Update the PFI Binary Classification XML Docs (#1792)

rogancarr · web-flow · commit be115f416a77 · 2018-11-30T13:51:36.000-08:00
Updating Binary Classification XML Docs to the latest version of the PFI documentation text.
diff --git a/src/Microsoft.ML.Transforms/PermutationFeatureImportanceExtensions.cs b/src/Microsoft.ML.Transforms/PermutationFeatureImportanceExtensions.cs
@@ -18,7 +18,7 @@ public static class PermutationFeatureImportanceExtensions
         /// <remarks>
         /// <para>
         /// Permutation feature importance (PFI) is a technique to determine the global importance of features in a trained
-        /// machine learning model. PFI is a simple yet powerul technique motivated by Breiman in his Random Forest paper, section 10
+        /// machine learning model. PFI is a simple yet powerful technique motivated by Breiman in his Random Forest paper, section 10
         /// (Breiman. <a href='https://www.stat.berkeley.edu/~breiman/randomforest2001.pdf'>&quot;Random Forests.&quot;</a> Machine Learning, 2001.)
         /// The advantage of the PFI method is that it is model agnostic -- it works with any model that can be
         /// evaluated -- and it can use any dataset, not just the training set, to compute feature importance metrics.
@@ -33,7 +33,7 @@ public static class PermutationFeatureImportanceExtensions
         /// </para>
         /// <para>
         /// In this implementation, PFI computes the change in all possible regression evaluation metrics for each feature, and an
-        /// <code>ImmutableArray</code> of <code>RegressionEvaluator.Result</code> objects is returned. See the sample below for an
+        /// <code>ImmutableArray</code> of <code>RegressionMetrics</code> objects is returned. See the sample below for an
         /// example of working with these results to analyze the feature importance of a model.
         /// </para>
         /// </remarks>
@@ -85,10 +85,37 @@ private static RegressionMetrics RegressionDelta(
         }
 
         /// <summary>
-        /// Permutation Feature Importance is a technique that calculates how much each feature 'matters' to the predictions.
-        /// Namely, how much the model's predictions will change if we randomly permute the values of one feature across the evaluation set.
-        /// If the quality doesn't change much, this feature is not very important. If the quality drops drastically, this was a really important feature.
+        /// Permutation Feature Importance (PFI) for Binary Classification
         /// </summary>
+        /// <remarks>
+        /// <para>
+        /// Permutation feature importance (PFI) is a technique to determine the global importance of features in a trained
+        /// machine learning model. PFI is a simple yet powerful technique motivated by Breiman in his Random Forest paper, section 10
+        /// (Breiman. <a href='https://www.stat.berkeley.edu/~breiman/randomforest2001.pdf'>&quot;Random Forests.&quot;</a> Machine Learning, 2001.)

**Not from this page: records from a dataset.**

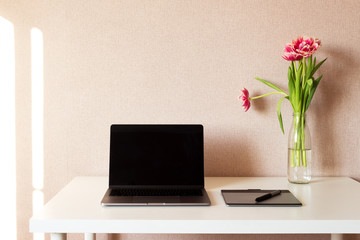 Laptop, bouquet of tulips and graphics tablet on white table. Work space.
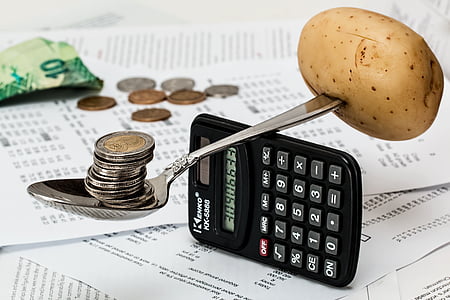 brown potato and round silver-and-gold-colored coins stack balancing on gray steel spoon and black digital calculator thumbnail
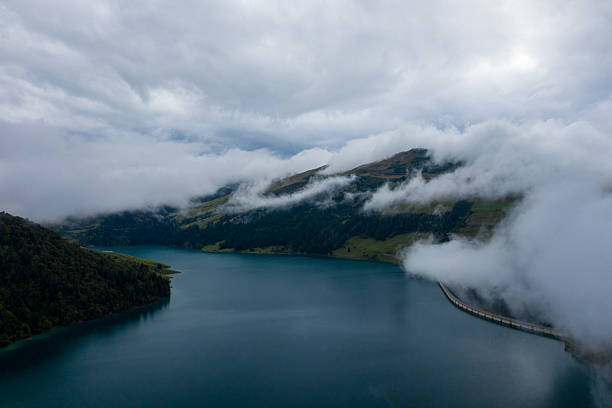 Clouds and mist drift across the calm blue waters of Roselend lake, with the curved concrete dam and forested alpine slopes partially obscured by low fog. The scene captures soft light, subtle textures, and the tranquil atmosphere of the French Alps.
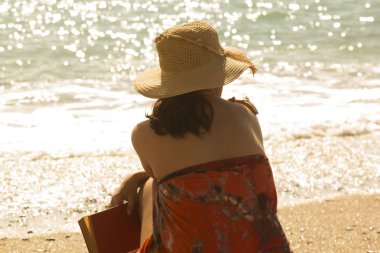 Güzel bir kadın sahilde okuyor.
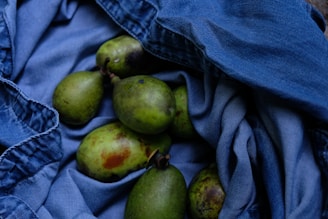 Several green fruits, possibly avocados or pears, are placed on a crumpled piece of blue denim fabric. The fabric creates a textured background that contrasts with the smooth surface of the fruits.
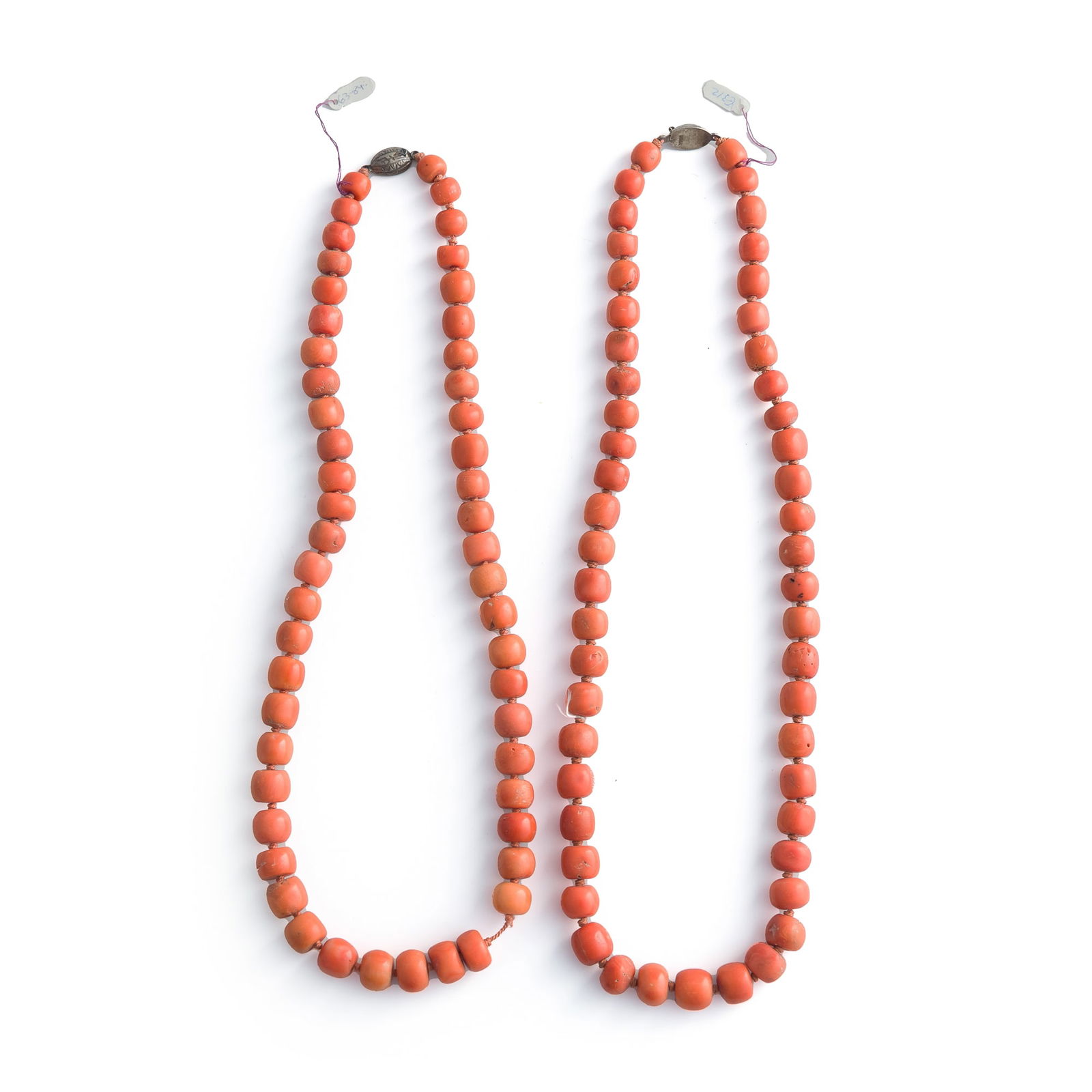 Two Chinese coral necklaces: Two Chinese coral necklaces Each with "SILVER" mark to clasp. (2). Length 1: 12 in. (30.5 cm.); Length 2: 11 1/2 in. (29.2 cm.) Bead Diameter 1: 9.7-13.7 mm.; Bead Diameter 2: 9.6-13.8 mm. Weight 1: 1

+        /// The advantage of the PFI method is that it is model agnostic -- it works with any model that can be
+        /// evaluated -- and it can use any dataset, not just the training set, to compute feature importance metrics.
+        /// </para>
+        /// <para>
+        /// PFI works by taking a labeled dataset, choosing a feature, and permuting the values
+        /// for that feature across all the examples, so that each example now has a random value for the feature and
+        /// the original values for all other features. The evalution metric (e.g. AUC or R-squared) is then calculated
+        /// for this modified dataset, and the change in the evaluation metric from the original dataset is computed.
+        /// The larger the change in the evaluation metric, the more important the feature is to the model.
+        /// PFI works by performing this permutation analysis across all the features of a model, one after another.
+        /// </para>
+        /// <para>
+        /// In this implementation, PFI computes the change in all possible binary classification evaluation metrics for each feature, and an
+        /// <code>ImmutableArray</code> of <code>BinaryClassificationMetrics</code> objects is returned. See the sample below for an
+        /// example of working with these results to analyze the feature importance of a model.
+        /// </para>
+        /// </remarks>
+        /// <example>
+        /// <format type="text/markdown">
+        /// <![CDATA[
+        /// [!code-csharp[PFI](~/../docs/samples/doc/samples/Microsoft.ML.Samples/Dynamic/PermutationFeatureImportance.cs)]
+        /// ]]>
+        /// </format>
+        /// </example>
         /// <param name="ctx">The binary classification context.</param>
         /// <param name="model">The model to evaluate.</param>
         /// <param name="data">The evaluation data set.</param>